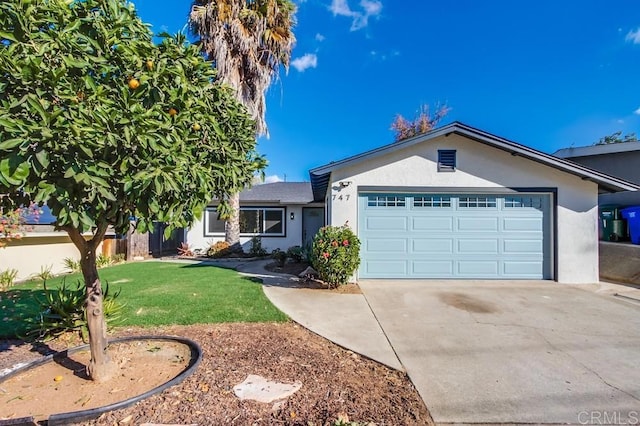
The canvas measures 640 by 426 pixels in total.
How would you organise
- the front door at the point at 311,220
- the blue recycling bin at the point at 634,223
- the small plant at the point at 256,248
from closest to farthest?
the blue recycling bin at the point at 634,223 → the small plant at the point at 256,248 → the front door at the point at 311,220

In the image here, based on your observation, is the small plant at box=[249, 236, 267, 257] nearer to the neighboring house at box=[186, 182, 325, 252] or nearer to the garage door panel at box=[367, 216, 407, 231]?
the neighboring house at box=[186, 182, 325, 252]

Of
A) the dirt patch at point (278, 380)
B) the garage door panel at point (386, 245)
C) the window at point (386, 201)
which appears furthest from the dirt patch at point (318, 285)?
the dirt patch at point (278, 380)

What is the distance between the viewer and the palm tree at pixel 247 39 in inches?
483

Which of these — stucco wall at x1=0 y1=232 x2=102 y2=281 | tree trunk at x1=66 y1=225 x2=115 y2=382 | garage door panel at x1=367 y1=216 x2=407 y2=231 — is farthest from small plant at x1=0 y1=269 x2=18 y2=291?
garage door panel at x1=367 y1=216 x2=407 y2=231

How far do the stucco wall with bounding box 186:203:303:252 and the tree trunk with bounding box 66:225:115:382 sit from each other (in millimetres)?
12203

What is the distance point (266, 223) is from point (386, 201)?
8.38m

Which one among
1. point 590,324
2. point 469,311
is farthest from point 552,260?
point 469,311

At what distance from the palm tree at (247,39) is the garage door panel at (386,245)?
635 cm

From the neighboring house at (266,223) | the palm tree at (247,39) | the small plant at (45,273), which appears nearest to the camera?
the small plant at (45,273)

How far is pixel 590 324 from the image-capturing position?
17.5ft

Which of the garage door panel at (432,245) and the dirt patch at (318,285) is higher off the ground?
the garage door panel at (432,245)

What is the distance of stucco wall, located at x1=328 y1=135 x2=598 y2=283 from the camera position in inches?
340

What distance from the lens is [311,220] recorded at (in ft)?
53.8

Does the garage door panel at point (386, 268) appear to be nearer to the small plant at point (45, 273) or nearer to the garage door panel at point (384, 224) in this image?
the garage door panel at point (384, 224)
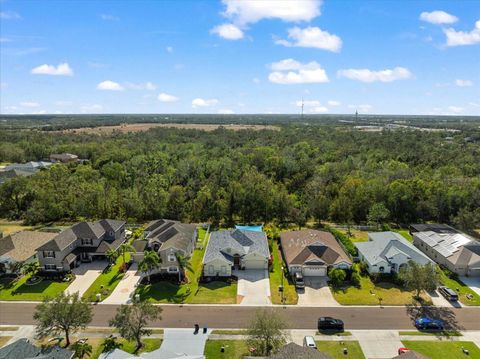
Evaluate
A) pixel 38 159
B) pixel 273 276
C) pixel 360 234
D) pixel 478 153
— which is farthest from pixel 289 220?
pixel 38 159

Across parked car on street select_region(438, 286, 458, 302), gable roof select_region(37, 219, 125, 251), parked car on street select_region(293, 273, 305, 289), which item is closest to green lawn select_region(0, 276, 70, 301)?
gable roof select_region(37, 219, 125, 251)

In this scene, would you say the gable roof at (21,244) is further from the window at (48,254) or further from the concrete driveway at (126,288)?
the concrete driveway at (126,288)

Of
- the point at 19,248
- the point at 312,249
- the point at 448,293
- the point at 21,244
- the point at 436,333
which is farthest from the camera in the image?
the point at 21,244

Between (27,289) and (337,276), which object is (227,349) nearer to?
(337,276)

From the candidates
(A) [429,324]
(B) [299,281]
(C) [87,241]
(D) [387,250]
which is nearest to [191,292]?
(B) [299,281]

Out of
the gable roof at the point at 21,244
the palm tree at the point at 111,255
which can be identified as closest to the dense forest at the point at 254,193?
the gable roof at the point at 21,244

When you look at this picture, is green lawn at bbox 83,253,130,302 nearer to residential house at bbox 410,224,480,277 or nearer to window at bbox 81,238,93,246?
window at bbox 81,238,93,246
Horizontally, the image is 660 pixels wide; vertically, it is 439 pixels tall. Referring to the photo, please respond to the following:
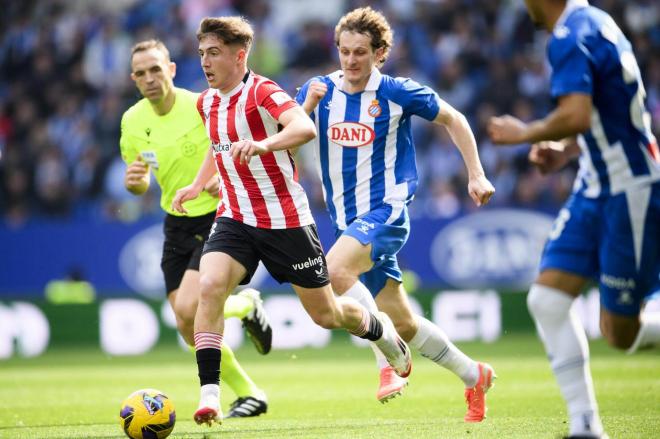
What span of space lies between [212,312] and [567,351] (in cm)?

____

_What you will do_. Rewrite the items above so that each "palm tree" is renamed "coconut palm", with every other word left unchanged, and omit the pictures.

_Exercise result_.
The canvas measures 640 by 426 pixels in total.
How would you organise
- the front door at the point at 311,220
- the blue recycling bin at the point at 634,223
- the small plant at the point at 256,248
from closest to farthest?
the blue recycling bin at the point at 634,223 → the small plant at the point at 256,248 → the front door at the point at 311,220

In the image here, based on your observation, is the small plant at box=[249, 236, 267, 257] nearer to the neighboring house at box=[186, 182, 325, 252] or nearer to the garage door panel at box=[367, 216, 407, 231]?
the neighboring house at box=[186, 182, 325, 252]

Of
A) the dirt patch at point (278, 380)
B) the garage door panel at point (386, 245)
C) the window at point (386, 201)
which appears furthest from the dirt patch at point (318, 285)?
the dirt patch at point (278, 380)

What is the distance between the viewer and the coconut palm at pixel 247 39 in inches?
483

Which of these — stucco wall at x1=0 y1=232 x2=102 y2=281 | tree trunk at x1=66 y1=225 x2=115 y2=382 | garage door panel at x1=367 y1=216 x2=407 y2=231 — is farthest from small plant at x1=0 y1=269 x2=18 y2=291?
garage door panel at x1=367 y1=216 x2=407 y2=231

How far do the stucco wall with bounding box 186:203:303:252 and the tree trunk with bounding box 66:225:115:382 sit from each other (in millimetres)?
12203

What is the distance point (266, 223) is from point (386, 201)?
8.38m

Which one among
1. point 590,324
2. point 469,311
is farthest from point 552,260?
point 469,311

At what distance from the coconut palm at (247,39) is the garage door panel at (386,245)?
635 cm

From the neighboring house at (266,223) | the coconut palm at (247,39) | the small plant at (45,273), which appears nearest to the camera?
the small plant at (45,273)

How far is pixel 590 324 from the image-capturing position?
17.5ft

Which of the garage door panel at (432,245) and the dirt patch at (318,285) is higher off the ground?
the garage door panel at (432,245)

What is the distance of stucco wall, located at x1=328 y1=135 x2=598 y2=283 from the camera position in inches?
340

What distance from the lens is [311,220] recorded at (in ft)?
53.8

Does the garage door panel at point (386, 268) appear to be nearer to the small plant at point (45, 273) or nearer to the garage door panel at point (384, 224) in this image?
the garage door panel at point (384, 224)
Evaluate
A) pixel 38 159
B) pixel 273 276
C) pixel 360 234
D) pixel 478 153
— which is farthest from pixel 289 220?
pixel 38 159

Across parked car on street select_region(438, 286, 458, 302), gable roof select_region(37, 219, 125, 251), parked car on street select_region(293, 273, 305, 289), which item is closest to green lawn select_region(0, 276, 70, 301)?
gable roof select_region(37, 219, 125, 251)

In this scene, would you say the gable roof at (21,244) is further from the window at (48,254) or further from the concrete driveway at (126,288)?
the concrete driveway at (126,288)

Of
- the point at 19,248
- the point at 312,249
- the point at 448,293
- the point at 21,244
- the point at 436,333
which is farthest from the camera in the image?
the point at 21,244

Between (27,289) and (337,276), which object is (227,349) nearer to?
(337,276)

From the candidates
(A) [429,324]
(B) [299,281]
(C) [87,241]
(D) [387,250]
which is nearest to [191,292]?
(B) [299,281]

Out of
the gable roof at the point at 21,244
the coconut palm at the point at 111,255
which can be identified as closest to the dense forest at the point at 254,193?
the gable roof at the point at 21,244

When you look at this picture, is green lawn at bbox 83,253,130,302 nearer to residential house at bbox 410,224,480,277 or nearer to window at bbox 81,238,93,246?
window at bbox 81,238,93,246
Horizontally, the image is 660 pixels wide; vertically, it is 439 pixels tall. Referring to the photo, please respond to the following:
What span of space lies between [212,312] and [567,351] (in cm)?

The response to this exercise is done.